Accomplishing this requires effective use of lighting, camera movement and placement, foley, and tension paced editing; all aimed at giving the Viewer a visual and auditory imprint with which to create a personalized setting for the horrifying events of the tale.
The massive pendulum mechanism is built out of whole cloth by simply providing the framework for the Viewer’s imagination to build it.
Poe’s narrator describes her predicament and her feelings about the pendulum swinging above her while the Viewer sees shadows cross her face and watch her eyes follow the blade moving closer and closer as it descends, seeing the Prisoner’s head begin to rock back and forth in beat with the blade until finally she has to crane her neck awkwardly forward to see it swinging inches from her chest.
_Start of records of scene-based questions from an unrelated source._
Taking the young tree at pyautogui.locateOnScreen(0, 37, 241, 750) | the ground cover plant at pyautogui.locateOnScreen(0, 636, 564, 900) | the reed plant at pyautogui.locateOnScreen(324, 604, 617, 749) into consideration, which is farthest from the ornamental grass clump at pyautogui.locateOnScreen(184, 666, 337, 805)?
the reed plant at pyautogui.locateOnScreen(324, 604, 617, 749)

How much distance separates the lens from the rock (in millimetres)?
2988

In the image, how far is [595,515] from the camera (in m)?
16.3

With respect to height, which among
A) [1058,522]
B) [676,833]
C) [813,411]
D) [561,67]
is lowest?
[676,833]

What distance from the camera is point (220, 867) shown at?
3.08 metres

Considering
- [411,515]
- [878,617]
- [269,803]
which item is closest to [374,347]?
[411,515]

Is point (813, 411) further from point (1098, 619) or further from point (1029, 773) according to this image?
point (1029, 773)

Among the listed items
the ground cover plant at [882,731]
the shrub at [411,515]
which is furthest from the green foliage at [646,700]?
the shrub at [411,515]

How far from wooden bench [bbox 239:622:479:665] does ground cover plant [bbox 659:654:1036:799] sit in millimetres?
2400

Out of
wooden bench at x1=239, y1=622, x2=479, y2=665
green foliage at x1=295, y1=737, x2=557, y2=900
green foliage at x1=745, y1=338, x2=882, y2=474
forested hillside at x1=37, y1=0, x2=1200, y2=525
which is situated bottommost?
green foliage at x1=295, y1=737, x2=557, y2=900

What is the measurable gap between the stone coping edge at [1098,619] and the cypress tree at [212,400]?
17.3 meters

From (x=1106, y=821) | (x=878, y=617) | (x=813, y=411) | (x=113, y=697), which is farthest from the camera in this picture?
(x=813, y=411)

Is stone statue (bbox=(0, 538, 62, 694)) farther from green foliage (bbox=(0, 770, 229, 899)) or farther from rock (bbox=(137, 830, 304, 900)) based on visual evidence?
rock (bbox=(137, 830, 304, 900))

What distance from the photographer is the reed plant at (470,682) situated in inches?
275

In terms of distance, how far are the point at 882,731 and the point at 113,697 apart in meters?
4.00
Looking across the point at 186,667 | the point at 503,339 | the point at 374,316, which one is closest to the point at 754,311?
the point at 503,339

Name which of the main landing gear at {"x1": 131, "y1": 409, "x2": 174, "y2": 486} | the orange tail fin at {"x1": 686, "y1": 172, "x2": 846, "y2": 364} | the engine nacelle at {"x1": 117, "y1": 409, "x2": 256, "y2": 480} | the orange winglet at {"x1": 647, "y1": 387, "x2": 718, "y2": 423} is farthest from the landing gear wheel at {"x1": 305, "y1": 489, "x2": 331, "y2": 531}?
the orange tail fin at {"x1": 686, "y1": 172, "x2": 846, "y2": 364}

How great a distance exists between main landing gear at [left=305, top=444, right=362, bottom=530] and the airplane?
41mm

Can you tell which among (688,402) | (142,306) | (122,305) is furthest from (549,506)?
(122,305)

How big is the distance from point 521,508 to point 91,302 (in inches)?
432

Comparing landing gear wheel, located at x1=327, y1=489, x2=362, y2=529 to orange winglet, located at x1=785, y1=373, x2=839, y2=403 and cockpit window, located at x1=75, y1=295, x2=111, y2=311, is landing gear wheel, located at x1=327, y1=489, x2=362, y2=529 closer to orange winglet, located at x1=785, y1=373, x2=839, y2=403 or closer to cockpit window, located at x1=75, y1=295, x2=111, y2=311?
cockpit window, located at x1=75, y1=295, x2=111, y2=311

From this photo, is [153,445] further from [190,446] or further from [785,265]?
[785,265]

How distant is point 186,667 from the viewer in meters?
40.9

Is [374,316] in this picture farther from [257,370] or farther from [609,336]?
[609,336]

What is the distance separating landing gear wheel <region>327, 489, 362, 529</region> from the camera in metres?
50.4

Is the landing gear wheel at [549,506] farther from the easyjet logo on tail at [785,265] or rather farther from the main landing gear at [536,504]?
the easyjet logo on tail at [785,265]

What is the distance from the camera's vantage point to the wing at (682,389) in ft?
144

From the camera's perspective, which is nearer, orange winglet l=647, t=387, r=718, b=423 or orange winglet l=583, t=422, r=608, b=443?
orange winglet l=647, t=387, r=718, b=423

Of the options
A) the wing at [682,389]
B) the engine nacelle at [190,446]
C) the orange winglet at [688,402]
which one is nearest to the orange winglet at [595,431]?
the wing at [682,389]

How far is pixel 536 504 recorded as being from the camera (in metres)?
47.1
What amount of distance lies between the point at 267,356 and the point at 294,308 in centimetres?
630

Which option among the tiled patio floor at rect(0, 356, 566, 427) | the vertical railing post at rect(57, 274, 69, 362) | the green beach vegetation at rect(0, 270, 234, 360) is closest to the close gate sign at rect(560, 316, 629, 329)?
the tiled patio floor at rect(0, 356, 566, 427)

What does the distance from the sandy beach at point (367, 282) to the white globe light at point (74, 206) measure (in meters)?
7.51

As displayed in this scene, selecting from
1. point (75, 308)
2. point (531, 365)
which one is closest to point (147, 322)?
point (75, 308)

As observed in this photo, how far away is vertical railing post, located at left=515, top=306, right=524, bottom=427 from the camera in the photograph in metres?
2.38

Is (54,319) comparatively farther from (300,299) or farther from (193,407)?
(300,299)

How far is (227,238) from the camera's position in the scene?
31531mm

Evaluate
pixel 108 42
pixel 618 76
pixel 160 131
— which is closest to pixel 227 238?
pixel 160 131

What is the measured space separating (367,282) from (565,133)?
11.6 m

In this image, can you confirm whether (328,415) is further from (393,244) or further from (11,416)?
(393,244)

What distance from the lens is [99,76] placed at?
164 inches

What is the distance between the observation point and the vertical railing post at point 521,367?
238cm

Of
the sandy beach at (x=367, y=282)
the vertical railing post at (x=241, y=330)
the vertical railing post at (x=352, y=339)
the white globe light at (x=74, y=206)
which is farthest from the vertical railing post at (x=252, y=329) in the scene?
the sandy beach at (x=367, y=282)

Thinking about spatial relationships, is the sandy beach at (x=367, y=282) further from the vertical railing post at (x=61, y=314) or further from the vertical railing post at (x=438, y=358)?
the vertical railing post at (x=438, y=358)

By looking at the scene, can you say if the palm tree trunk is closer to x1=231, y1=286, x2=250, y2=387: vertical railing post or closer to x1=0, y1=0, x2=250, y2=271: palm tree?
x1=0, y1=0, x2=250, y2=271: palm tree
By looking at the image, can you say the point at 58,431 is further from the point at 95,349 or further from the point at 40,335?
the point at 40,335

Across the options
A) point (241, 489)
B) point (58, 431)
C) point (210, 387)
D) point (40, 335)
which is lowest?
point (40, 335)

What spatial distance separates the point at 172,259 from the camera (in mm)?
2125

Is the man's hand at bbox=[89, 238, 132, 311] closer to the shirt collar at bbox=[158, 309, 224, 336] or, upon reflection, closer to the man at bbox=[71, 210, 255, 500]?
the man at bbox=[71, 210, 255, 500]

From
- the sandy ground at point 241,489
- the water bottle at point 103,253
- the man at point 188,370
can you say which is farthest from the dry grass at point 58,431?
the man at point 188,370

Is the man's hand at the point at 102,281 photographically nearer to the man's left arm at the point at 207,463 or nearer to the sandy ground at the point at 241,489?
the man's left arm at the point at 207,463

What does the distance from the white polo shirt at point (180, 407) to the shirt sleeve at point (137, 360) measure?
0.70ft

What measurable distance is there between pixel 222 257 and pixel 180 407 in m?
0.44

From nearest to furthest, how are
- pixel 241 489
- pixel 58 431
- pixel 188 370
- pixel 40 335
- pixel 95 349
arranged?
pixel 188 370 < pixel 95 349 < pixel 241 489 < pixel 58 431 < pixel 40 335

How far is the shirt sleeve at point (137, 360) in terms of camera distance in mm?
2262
Many elements make up this sequence: a gust of air to disturb her hair when the blade passes close; a mechanical rhythmic whoosh growing louder as it descends, tilt-angled shots of shadow regions in the ceiling where occasional flashes of reflected light betray the whereabouts of the blade (always just out of sight); pendulum POV shots swinging over the Prisoner, etc.
These production details are designed to make full use of the unique language of the screen, to focus the Viewer’s complete attention, therefore involving them, on Poe’s words which fill in the image.
Every element works together to transport the viewer into the claustrophobic, mind-wrenching world of Edgar Allan Poe: cutting techniques create the mood, lighting effects stimulate emotions, Foley provides a sense of presence, camera movement focuses attention and performance skills make it terrifyingly real.